Provided information
- - -

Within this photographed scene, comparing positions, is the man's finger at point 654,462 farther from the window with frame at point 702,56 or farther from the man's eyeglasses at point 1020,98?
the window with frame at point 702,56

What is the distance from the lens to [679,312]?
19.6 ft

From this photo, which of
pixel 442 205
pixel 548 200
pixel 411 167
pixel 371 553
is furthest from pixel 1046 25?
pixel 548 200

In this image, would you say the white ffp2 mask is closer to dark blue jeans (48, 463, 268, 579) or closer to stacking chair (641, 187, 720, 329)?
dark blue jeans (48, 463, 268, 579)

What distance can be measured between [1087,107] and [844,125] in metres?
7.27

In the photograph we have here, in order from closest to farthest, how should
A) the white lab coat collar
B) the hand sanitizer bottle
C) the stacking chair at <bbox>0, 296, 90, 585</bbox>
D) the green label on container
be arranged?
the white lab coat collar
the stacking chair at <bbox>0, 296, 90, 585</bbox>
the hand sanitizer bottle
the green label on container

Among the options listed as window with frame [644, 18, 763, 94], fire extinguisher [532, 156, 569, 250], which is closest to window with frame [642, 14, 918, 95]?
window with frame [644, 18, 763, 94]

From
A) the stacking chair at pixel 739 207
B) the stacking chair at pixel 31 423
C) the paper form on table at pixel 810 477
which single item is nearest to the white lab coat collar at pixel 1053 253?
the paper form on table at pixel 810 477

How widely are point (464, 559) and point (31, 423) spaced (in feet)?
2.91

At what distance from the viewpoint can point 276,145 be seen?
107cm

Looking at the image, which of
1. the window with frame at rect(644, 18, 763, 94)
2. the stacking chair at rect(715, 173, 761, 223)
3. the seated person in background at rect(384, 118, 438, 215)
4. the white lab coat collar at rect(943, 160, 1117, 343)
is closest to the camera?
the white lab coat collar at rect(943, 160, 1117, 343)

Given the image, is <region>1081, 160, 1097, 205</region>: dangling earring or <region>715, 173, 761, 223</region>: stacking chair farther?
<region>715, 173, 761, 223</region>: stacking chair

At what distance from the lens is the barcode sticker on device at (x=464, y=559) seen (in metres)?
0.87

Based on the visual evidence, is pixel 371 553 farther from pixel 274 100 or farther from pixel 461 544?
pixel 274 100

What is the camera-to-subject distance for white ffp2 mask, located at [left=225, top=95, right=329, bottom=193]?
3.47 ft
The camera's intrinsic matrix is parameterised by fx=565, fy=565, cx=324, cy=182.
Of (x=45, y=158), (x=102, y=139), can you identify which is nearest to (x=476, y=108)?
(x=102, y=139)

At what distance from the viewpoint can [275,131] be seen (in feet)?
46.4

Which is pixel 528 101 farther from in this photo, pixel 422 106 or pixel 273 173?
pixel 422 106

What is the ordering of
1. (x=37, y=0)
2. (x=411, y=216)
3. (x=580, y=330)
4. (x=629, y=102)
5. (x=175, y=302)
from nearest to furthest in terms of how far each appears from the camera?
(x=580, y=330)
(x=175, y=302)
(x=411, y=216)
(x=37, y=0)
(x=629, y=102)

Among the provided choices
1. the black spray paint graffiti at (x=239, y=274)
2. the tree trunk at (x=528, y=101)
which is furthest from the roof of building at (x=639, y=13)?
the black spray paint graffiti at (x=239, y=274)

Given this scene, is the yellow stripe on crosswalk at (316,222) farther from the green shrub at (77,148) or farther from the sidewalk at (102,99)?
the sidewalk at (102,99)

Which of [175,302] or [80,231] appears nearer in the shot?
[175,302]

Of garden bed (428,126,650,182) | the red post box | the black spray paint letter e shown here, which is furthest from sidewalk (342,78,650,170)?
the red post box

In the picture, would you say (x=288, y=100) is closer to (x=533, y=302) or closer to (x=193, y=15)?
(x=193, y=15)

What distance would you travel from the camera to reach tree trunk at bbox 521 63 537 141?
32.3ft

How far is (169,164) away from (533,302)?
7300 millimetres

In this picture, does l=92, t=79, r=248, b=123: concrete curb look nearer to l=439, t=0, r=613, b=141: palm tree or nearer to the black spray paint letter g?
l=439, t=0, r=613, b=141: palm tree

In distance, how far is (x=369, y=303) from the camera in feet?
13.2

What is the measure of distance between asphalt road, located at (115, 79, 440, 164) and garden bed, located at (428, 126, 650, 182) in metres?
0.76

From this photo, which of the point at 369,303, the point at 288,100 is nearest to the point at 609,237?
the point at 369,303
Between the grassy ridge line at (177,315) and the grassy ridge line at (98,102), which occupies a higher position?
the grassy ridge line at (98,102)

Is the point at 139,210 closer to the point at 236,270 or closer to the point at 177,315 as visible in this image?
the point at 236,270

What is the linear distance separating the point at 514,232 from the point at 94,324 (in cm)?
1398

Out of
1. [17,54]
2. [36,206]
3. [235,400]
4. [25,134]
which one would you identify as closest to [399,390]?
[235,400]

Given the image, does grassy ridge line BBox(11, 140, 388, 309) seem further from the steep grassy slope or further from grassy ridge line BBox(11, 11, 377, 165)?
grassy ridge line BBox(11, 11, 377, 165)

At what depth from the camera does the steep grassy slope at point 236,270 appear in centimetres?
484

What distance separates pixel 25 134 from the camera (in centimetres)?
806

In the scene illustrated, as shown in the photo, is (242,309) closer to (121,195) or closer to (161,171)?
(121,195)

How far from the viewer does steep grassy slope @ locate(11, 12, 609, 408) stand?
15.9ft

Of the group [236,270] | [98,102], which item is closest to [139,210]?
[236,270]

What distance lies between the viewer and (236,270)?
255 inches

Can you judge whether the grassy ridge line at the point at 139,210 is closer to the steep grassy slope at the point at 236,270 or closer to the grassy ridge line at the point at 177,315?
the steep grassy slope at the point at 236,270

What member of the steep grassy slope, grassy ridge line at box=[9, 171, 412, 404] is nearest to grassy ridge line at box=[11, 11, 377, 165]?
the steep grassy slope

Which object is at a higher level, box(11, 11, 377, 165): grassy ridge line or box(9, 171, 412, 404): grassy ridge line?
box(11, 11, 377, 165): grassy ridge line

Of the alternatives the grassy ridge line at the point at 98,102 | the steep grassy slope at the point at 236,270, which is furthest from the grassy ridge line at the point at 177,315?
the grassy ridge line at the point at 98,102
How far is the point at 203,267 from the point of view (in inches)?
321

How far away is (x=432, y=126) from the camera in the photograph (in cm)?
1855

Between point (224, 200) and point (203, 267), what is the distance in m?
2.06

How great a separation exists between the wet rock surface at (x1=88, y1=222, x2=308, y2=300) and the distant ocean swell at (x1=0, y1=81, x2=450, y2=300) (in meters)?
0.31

- - -

Objective
Convert the data above into a JSON list of strings, with one string for each line and blank lines omitted.

Response to this exercise
[
  "Within this photographed scene, comparing positions, is the man's finger at point 654,462 farther from the window with frame at point 702,56 or farther from the man's eyeglasses at point 1020,98?",
  "the window with frame at point 702,56",
  "What is the distance from the lens to [679,312]?",
  "19.6 ft",
  "From this photo, which of",
  "pixel 442 205",
  "pixel 548 200",
  "pixel 411 167",
  "pixel 371 553",
  "is furthest from pixel 1046 25?",
  "pixel 548 200",
  "In this image, would you say the white ffp2 mask is closer to dark blue jeans (48, 463, 268, 579) or closer to stacking chair (641, 187, 720, 329)?",
  "dark blue jeans (48, 463, 268, 579)",
  "What distance can be measured between [1087,107] and [844,125] in metres?",
  "7.27",
  "In the photograph we have here, in order from closest to farthest, how should",
  "A) the white lab coat collar",
  "B) the hand sanitizer bottle",
  "C) the stacking chair at <bbox>0, 296, 90, 585</bbox>",
  "D) the green label on container",
  "be arranged?",
  "the white lab coat collar",
  "the stacking chair at <bbox>0, 296, 90, 585</bbox>",
  "the hand sanitizer bottle",
  "the green label on container",
  "Among the options listed as window with frame [644, 18, 763, 94], fire extinguisher [532, 156, 569, 250], which is closest to window with frame [642, 14, 918, 95]?",
  "window with frame [644, 18, 763, 94]",
  "From",
  "A) the stacking chair at pixel 739 207",
  "B) the stacking chair at pixel 31 423",
  "C) the paper form on table at pixel 810 477",
  "which single item is nearest to the white lab coat collar at pixel 1053 253?",
  "the paper form on table at pixel 810 477",
  "How widely are point (464, 559) and point (31, 423) spaced (in feet)?",
  "2.91",
  "At what distance from the viewpoint can point 276,145 be seen?",
  "107cm",
  "Looking at the image, which of",
  "1. the window with frame at rect(644, 18, 763, 94)",
  "2. the stacking chair at rect(715, 173, 761, 223)",
  "3. the seated person in background at rect(384, 118, 438, 215)",
  "4. the white lab coat collar at rect(943, 160, 1117, 343)",
  "is closest to the camera?",
  "the white lab coat collar at rect(943, 160, 1117, 343)",
  "Given the image, is <region>1081, 160, 1097, 205</region>: dangling earring or <region>715, 173, 761, 223</region>: stacking chair farther?",
  "<region>715, 173, 761, 223</region>: stacking chair",
  "At what distance from the lens is the barcode sticker on device at (x=464, y=559) seen (in metres)?",
  "0.87",
  "Based on the visual evidence, is pixel 371 553 farther from pixel 274 100 or farther from pixel 461 544?",
  "pixel 274 100",
  "What is the camera-to-subject distance for white ffp2 mask, located at [left=225, top=95, right=329, bottom=193]?",
  "3.47 ft",
  "The camera's intrinsic matrix is parameterised by fx=565, fy=565, cx=324, cy=182.",
  "Of (x=45, y=158), (x=102, y=139), can you identify which is nearest to (x=476, y=108)?",
  "(x=102, y=139)",
  "At what distance from the viewpoint can [275,131] be seen (in feet)?",
  "46.4",
  "Which is pixel 528 101 farther from in this photo, pixel 422 106 or pixel 273 173?",
  "pixel 422 106",
  "What is the ordering of",
  "1. (x=37, y=0)",
  "2. (x=411, y=216)",
  "3. (x=580, y=330)",
  "4. (x=629, y=102)",
  "5. (x=175, y=302)",
  "from nearest to furthest in terms of how far each appears from the camera?",
  "(x=580, y=330)",
  "(x=175, y=302)",
  "(x=411, y=216)",
  "(x=37, y=0)",
  "(x=629, y=102)",
  "Among the provided choices",
  "1. the black spray paint graffiti at (x=239, y=274)",
  "2. the tree trunk at (x=528, y=101)",
  "which is furthest from the roof of building at (x=639, y=13)?",
  "the black spray paint graffiti at (x=239, y=274)",
  "Given this scene, is the yellow stripe on crosswalk at (316,222) farther from the green shrub at (77,148) or farther from the sidewalk at (102,99)?",
  "the sidewalk at (102,99)",
  "Which of [175,302] or [80,231] appears nearer in the shot?",
  "[175,302]",
  "Of garden bed (428,126,650,182) | the red post box | the black spray paint letter e shown here, which is furthest from sidewalk (342,78,650,170)?",
  "the red post box",
  "In the picture, would you say (x=288, y=100) is closer to (x=533, y=302) or closer to (x=193, y=15)?",
  "(x=193, y=15)",
  "What distance would you travel from the camera to reach tree trunk at bbox 521 63 537 141?",
  "32.3ft",
  "How far is (169,164) away from (533,302)?",
  "7300 millimetres",
  "In this picture, does l=92, t=79, r=248, b=123: concrete curb look nearer to l=439, t=0, r=613, b=141: palm tree or nearer to the black spray paint letter g?",
  "l=439, t=0, r=613, b=141: palm tree",
  "In distance, how far is (x=369, y=303) from the camera in feet?",
  "13.2",
  "What is the measure of distance between asphalt road, located at (115, 79, 440, 164) and garden bed, located at (428, 126, 650, 182) in metres?",
  "0.76",
  "From this photo, which of the point at 369,303, the point at 288,100 is nearest to the point at 609,237?",
  "the point at 369,303",
  "Between the grassy ridge line at (177,315) and the grassy ridge line at (98,102), which occupies a higher position?",
  "the grassy ridge line at (98,102)",
  "Is the point at 139,210 closer to the point at 236,270 or closer to the point at 177,315 as visible in this image?",
  "the point at 236,270",
  "What is the linear distance separating the point at 514,232 from the point at 94,324 (in cm)?",
  "1398",
  "Out of",
  "1. [17,54]",
  "2. [36,206]",
  "3. [235,400]",
  "4. [25,134]",
  "which one would you identify as closest to [399,390]?",
  "[235,400]",
  "Given the image, does grassy ridge line BBox(11, 140, 388, 309) seem further from the steep grassy slope or further from grassy ridge line BBox(11, 11, 377, 165)?",
  "grassy ridge line BBox(11, 11, 377, 165)",
  "At what depth from the camera does the steep grassy slope at point 236,270 appear in centimetres?",
  "484",
  "What distance separates pixel 25 134 from the camera (in centimetres)?",
  "806",
  "In the scene illustrated, as shown in the photo, is (242,309) closer to (121,195) or closer to (161,171)?",
  "(121,195)",
  "How far from the viewer does steep grassy slope @ locate(11, 12, 609, 408) stand?",
  "15.9ft",
  "Of the group [236,270] | [98,102], which item is closest to [139,210]?",
  "[236,270]",
  "What distance lies between the viewer and (236,270)?",
  "255 inches",
  "Can you judge whether the grassy ridge line at the point at 139,210 is closer to the steep grassy slope at the point at 236,270 or closer to the grassy ridge line at the point at 177,315?",
  "the steep grassy slope at the point at 236,270",
  "What member of the steep grassy slope, grassy ridge line at box=[9, 171, 412, 404] is nearest to grassy ridge line at box=[11, 11, 377, 165]?",
  "the steep grassy slope",
  "Which object is at a higher level, box(11, 11, 377, 165): grassy ridge line or box(9, 171, 412, 404): grassy ridge line?",
  "box(11, 11, 377, 165): grassy ridge line",
  "Of the alternatives the grassy ridge line at the point at 98,102 | the steep grassy slope at the point at 236,270, which is furthest from the grassy ridge line at the point at 177,315?",
  "the grassy ridge line at the point at 98,102",
  "How far is the point at 203,267 from the point of view (in inches)?",
  "321",
  "How far away is (x=432, y=126) from the camera in the photograph (in cm)?",
  "1855",
  "Between point (224, 200) and point (203, 267), what is the distance in m?",
  "2.06",
  "How great a separation exists between the wet rock surface at (x1=88, y1=222, x2=308, y2=300) and the distant ocean swell at (x1=0, y1=81, x2=450, y2=300) (in meters)?",
  "0.31"
]